START Extracted data

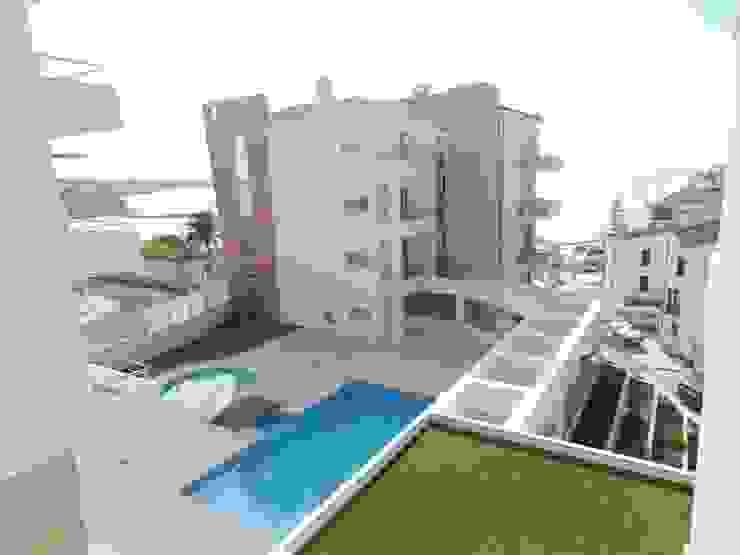 Condomínio Fechado com Piscina a 100m da praia Marvic Projectos e Contrução Civil
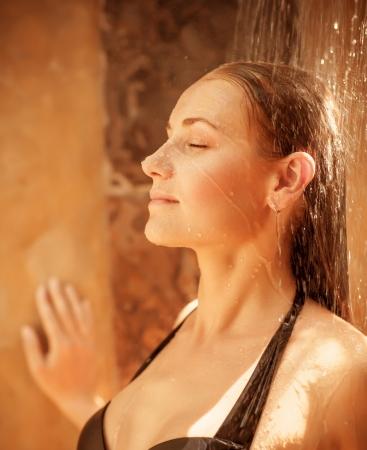 mujer bañandose: Primer plano de una hermosa mujer toma la ducha al aire libre, linda chica con los ojos cerrados, disfrutando del agua fría y fresca, cuidado del cuerpo y el concepto de la higiene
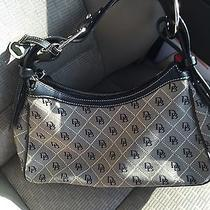 Dooney and Bourke Hobo With Signiture Khaki and Black Leather. Used Photo
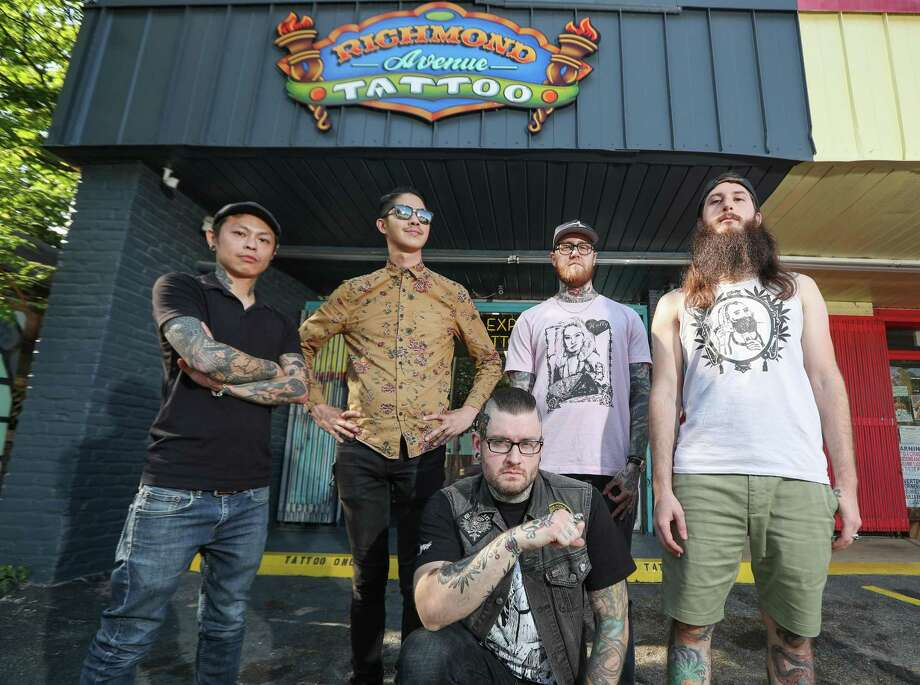 Richmond Ave. Tattoo owner / tattoo artist Jared Green (center) and his team (left-right) Brandon Madrid, Antone Pham, Green, Cambo and Kevin Poon pose in front of the shop Thursday, May 17, 2018, in Houston. Green will be the NRG tattoo convention this weekend. ( Steve Gonzales / Houston Chronicle ) Photo: Steve Gonzales, Houston Chronicle / Houston Chronicle / © 2018 Houston Chronicle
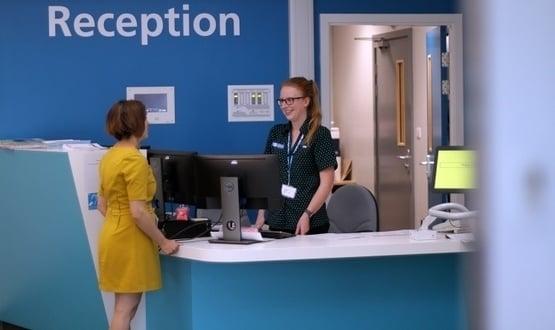 Healthcare staff speaks to a female patient at the reception of Sheffield Teaching Hospitals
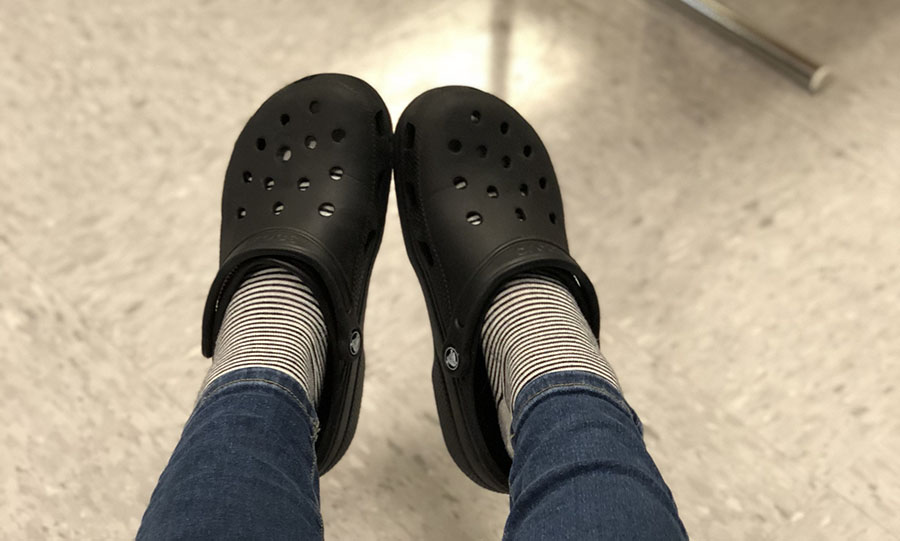 A student shows off her crocs.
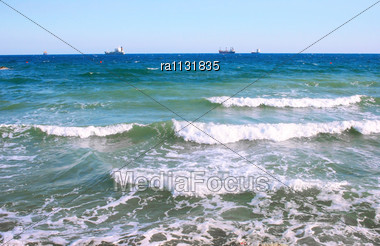 Sea Waves And Ships Stock Photo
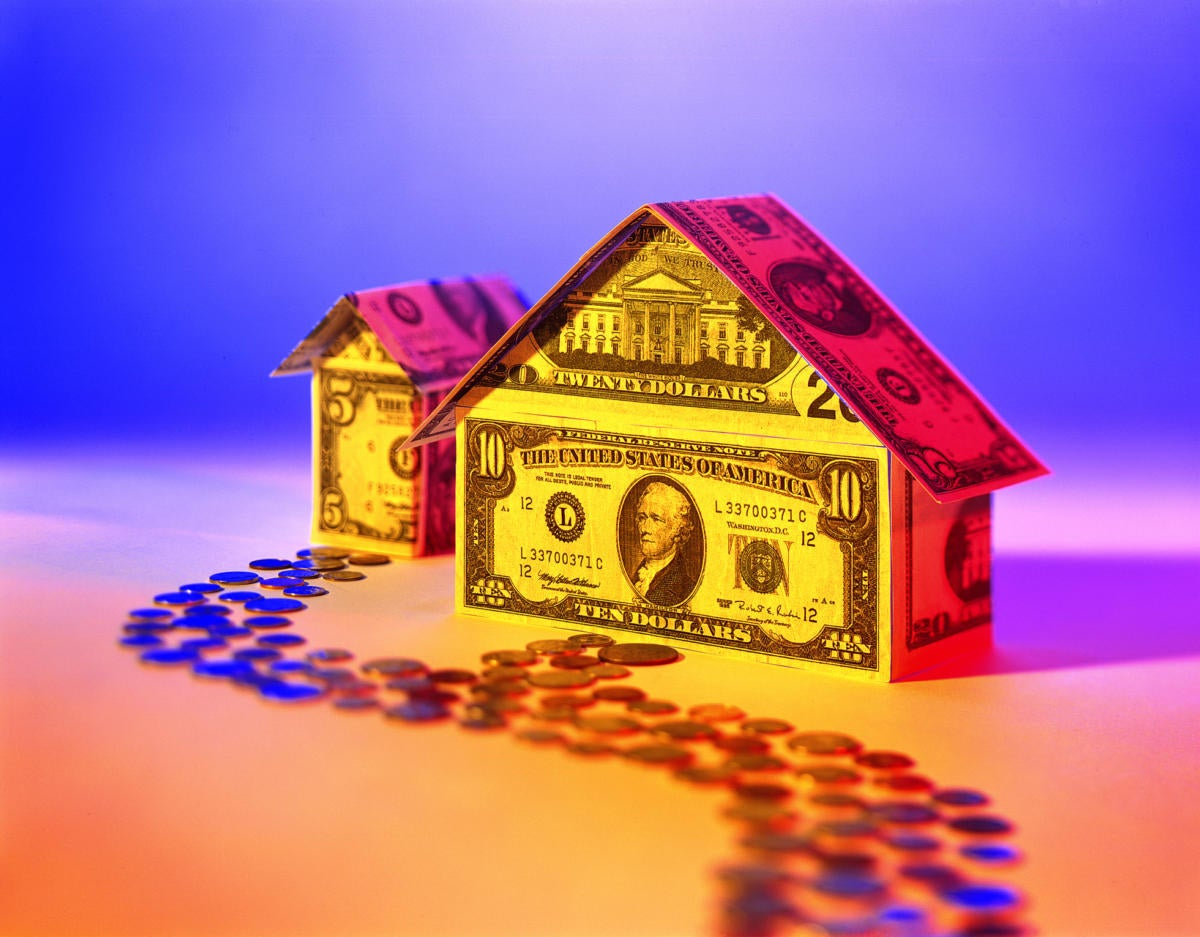 high contrast image of house made out of money as investment or money pit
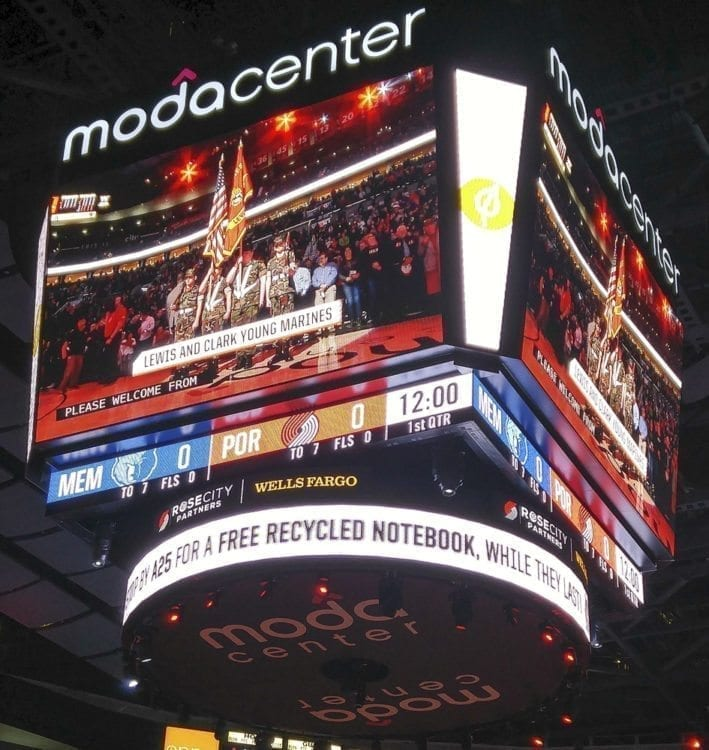The Lewis & Clark Young Marines are pictured on the jumbotron at the Moda Center in Portland April 1. This photo was taken just hours before the group's Suburban caught fire en route back to Clark County. Photo courtesy of Debbie Crawford
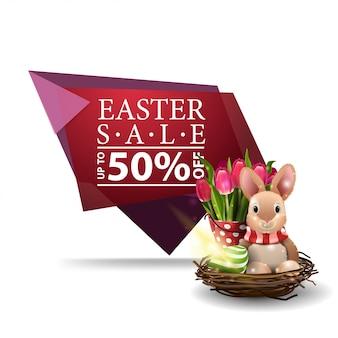 Vente de pâques, bannière rose avec le lapin de pâques et les tulipes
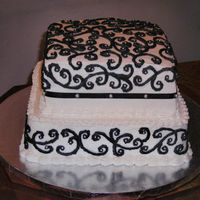 Black & White Wedding Cake Black and white wedding cake. White with black decoration and silver balls.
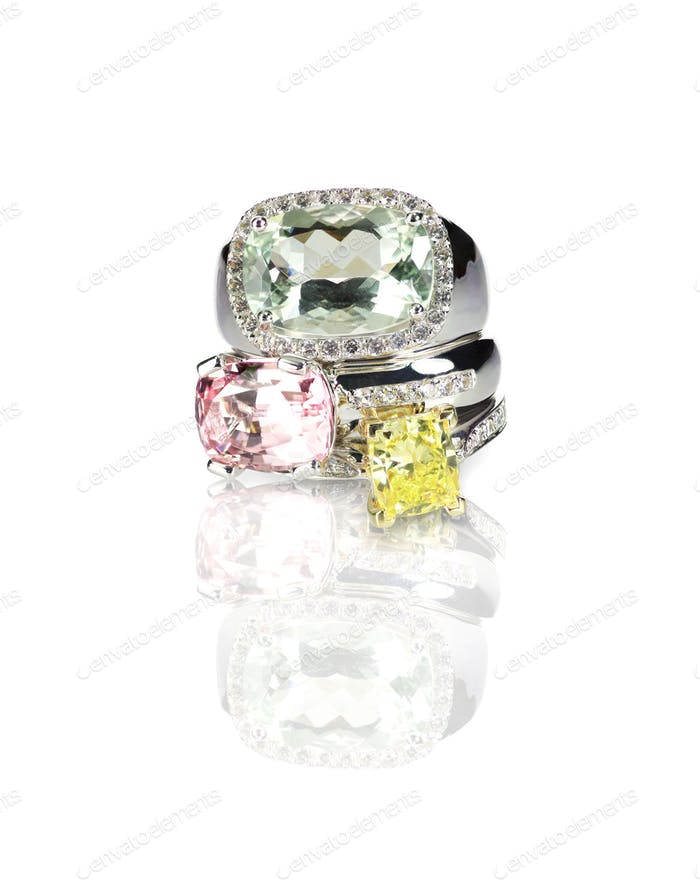 Grouping of colored gemstone diamond rings stacked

END Extracted data

What the task requires: If the records contain pictures, skip them, and transcribe exactly every line from the one with "Black & White" through the last line.

Solution:
 Black & White Wedding Cake Black and white wedding cake. White with black decoration and silver balls.
 Grouping of colored gemstone diamond rings stacked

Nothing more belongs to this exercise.